Шилину Владимиру Никитичу
объявить строгий выговор.
Директор института: Имярек
(подпись, печать)"
Так что, любезный Артур, теперь тебе известно, откуда произрастает тематика моей, как ты выражаешься, поэзии... Или стиль. Я и сам считаю, что именно в "непотребных записях" скрываются корни того рифмованного, что размещено на странице автора Эргэдэ.
- Всё-таки скажи мне, автор Эргэдэ, как можно помнить всё то, что ты мне зачитал?
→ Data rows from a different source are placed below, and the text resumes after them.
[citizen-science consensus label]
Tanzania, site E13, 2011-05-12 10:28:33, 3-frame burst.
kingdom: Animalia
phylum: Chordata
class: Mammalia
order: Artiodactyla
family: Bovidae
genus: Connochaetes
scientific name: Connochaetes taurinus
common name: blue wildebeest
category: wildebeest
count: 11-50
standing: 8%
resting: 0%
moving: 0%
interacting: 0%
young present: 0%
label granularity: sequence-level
Ведь шестьдесят лет назад!...
- Как, я не говорил? Это просто! Собрались мы как-то отметить очередную годовщину расставания с альмаматер, и приехал на неё из какого-то номерного города Толя Ник из нашей группы. И за столом дома у Прохиндея, когда было выпито уже немало, он вдруг вытащил из кармана листочки со всеми этими стихами, переписанными из секретной иетрадки. Это был всеобщий восторг! Мы потом, сидя за столом, долго, громко и хором читали их, каждое провожая кто глотком, а кто и рюмкой. И ржали!
А вообще-то стоит добавить, что наша команда шестерых после окончания института не распалась. Прохиндей подключился к нашим упражнениям в стихосложении, и всё чаще ко многим событиям в жизни нашей и окрестностей стали появляться стихи - мы их называли "гадостями". Перед очередным мероприятием часто можно было слышать вопрос "гадость готова?", и в случае необходимости вносились согласованные исправления. Или дополнения. Я вот сейчас соображаю - не стоит ли, слегка подправив, эти "гадости" тоже показать читающей публике?...
Знаешь... А открою-ка я, Артур, отдельную рубрику и назову её, хотя бы, "Гадости для радости". Там и будет! Ты, надеюсь, будешь первым читателем?